This didn't work, parsing error. I am so bad at nested list comprehensions.

qual2=[[a[0]/a[1] if (a<100 and a<100) for a in b]    for b in bigList]

This did not work, parse error. I will go to the script console to work with lists in lists this afternoon. I think this was talked about in this thread before I re-reading it.

136

If you're using elements, you won't need the 'b' pat of the comprehension.

qual2=[a[0]/a[1] if (a[0]<100 and a[1]<100) for a in bigList]
137 
infeed=[1000,2000,3000,0,5000,90]
outfeed=[1001,2001,0,4001,91,6001]
param3=[1.12,1.22,1.32,0,1.52,1.62]
param4=[3.1,3.2,3.3,3.4,3.5,3.6]
param5=[104,204,304,404,504,604]
bigList= zip(infeed, outfeed, 
param3,param4,param5)

print bigList
test=[a[0]/a[1] if (a[0]>100 and a[1]>100) for a in bigList]
print test

'#desired output [almost 1, almsot 1, ~100, ~1/100]'
#desired output [almost 1, almsot 1]

I got a no viable alternative after if.
Also, I had “less than” before, but I need “greater than”.
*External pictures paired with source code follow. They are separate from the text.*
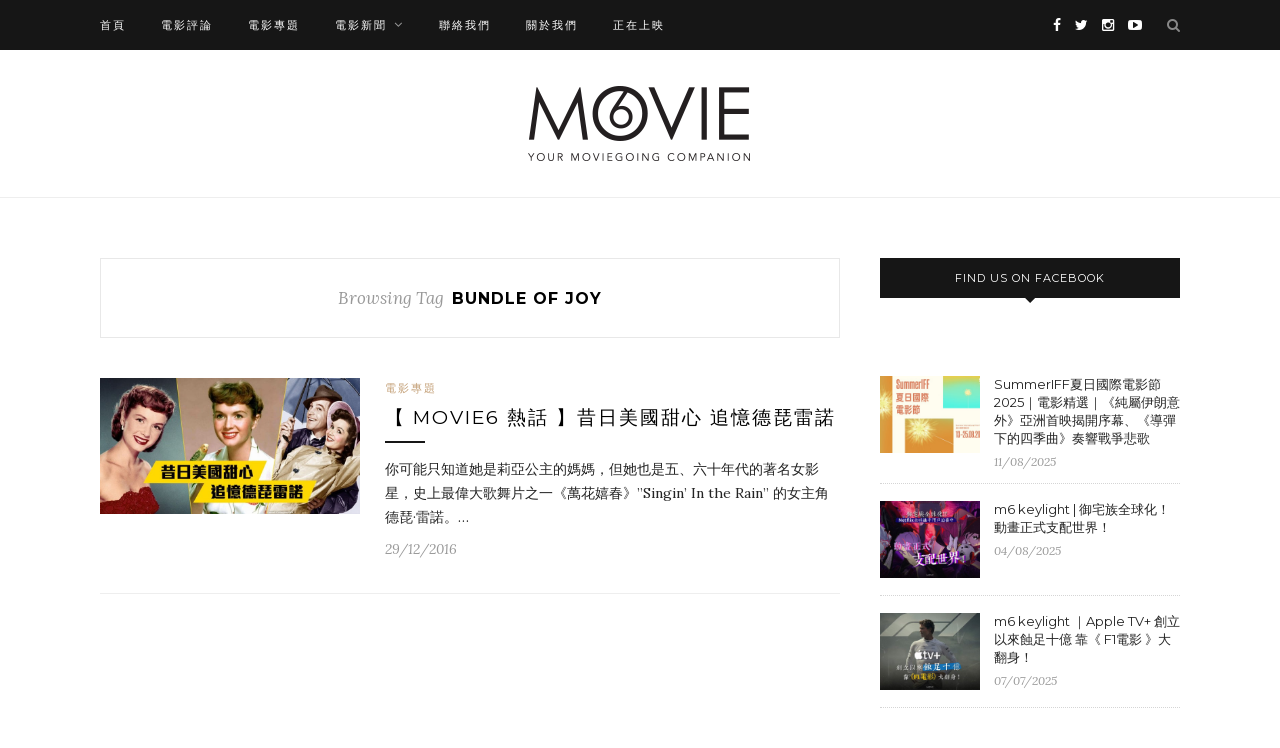

--- FILE ---
content_type: text/html; charset=utf-8
request_url: https://www.google.com/recaptcha/api2/aframe
body_size: 256
content:
<!DOCTYPE HTML><html><head><meta http-equiv="content-type" content="text/html; charset=UTF-8"></head><body><script nonce="79Xym5g6ozmi5azi3epXgQ">/** Anti-fraud and anti-abuse applications only. See google.com/recaptcha */ try{var clients={'sodar':'https://pagead2.googlesyndication.com/pagead/sodar?'};window.addEventListener("message",function(a){try{if(a.source===window.parent){var b=JSON.parse(a.data);var c=clients[b['id']];if(c){var d=document.createElement('img');d.src=c+b['params']+'&rc='+(localStorage.getItem("rc::a")?sessionStorage.getItem("rc::b"):"");window.document.body.appendChild(d);sessionStorage.setItem("rc::e",parseInt(sessionStorage.getItem("rc::e")||0)+1);localStorage.setItem("rc::h",'1768792610788');}}}catch(b){}});window.parent.postMessage("_grecaptcha_ready", "*");}catch(b){}</script></body></html>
It also just occurred to me that it is easier to explain what I want to get in terms of desired output and in formatting that is used in the script console.

138

What is the expected output if either are not above 100?

Thanks for the sample values, btw. That helps. :slight_smile:

139

I want to omit the values when a value of infeed or outfeed are below 100, and I think I messed up my example haha.

#desired output [almost 1, almost 1]

Edited the post.

140

I would approach this differently.

Comprehensions aren’t always the answer, even when they can accomplish a task.

When I have a list of things that needs to be grouped I use this function (note that you can use the zip syntax directly, but I find a function name more readable):

def grouper(n,iterable):
    return zip(*[iter(iterable)] * n)

This will take a list of elements, group them to a length of n and return a list of tuples of those groups.

Then to accomplish what (I believe) your code is doing, I would write it like this:

def doCalcs():
 
	vals = system.dataset.toPyDataSet(value)
	
	sums = {'infeed':0,'outfeed':0,'uptime':0,'rateXUptime':0,'downtime':0}
	
	for infeed,outfeed,uptime,downtime,mV in grouper(5,vals[1:]):
		if infeed >= 100 and outfeed >= 100:
			sums['infeed'] += infeed
			sums['outfeed'] += outfeed
			sums['uptime'] += uptime / 60.0
			sums['rateXUptime'] += uptime * mV
			sums['doentime'] += downtime / 60.0
	
	duration = sums['uptime'] + sums['downtime']
	
	avail = sums['uptime']/duration if duration else 0
	perf = sums['infeed']/sums['rateXUptime'] if sums['rateXUptime'] else 0
	qual = sums['outfeed']/sums['infeed'] if sums['infeed'] else 0
	
	return "{:.1%}".format(avail*perf*qual)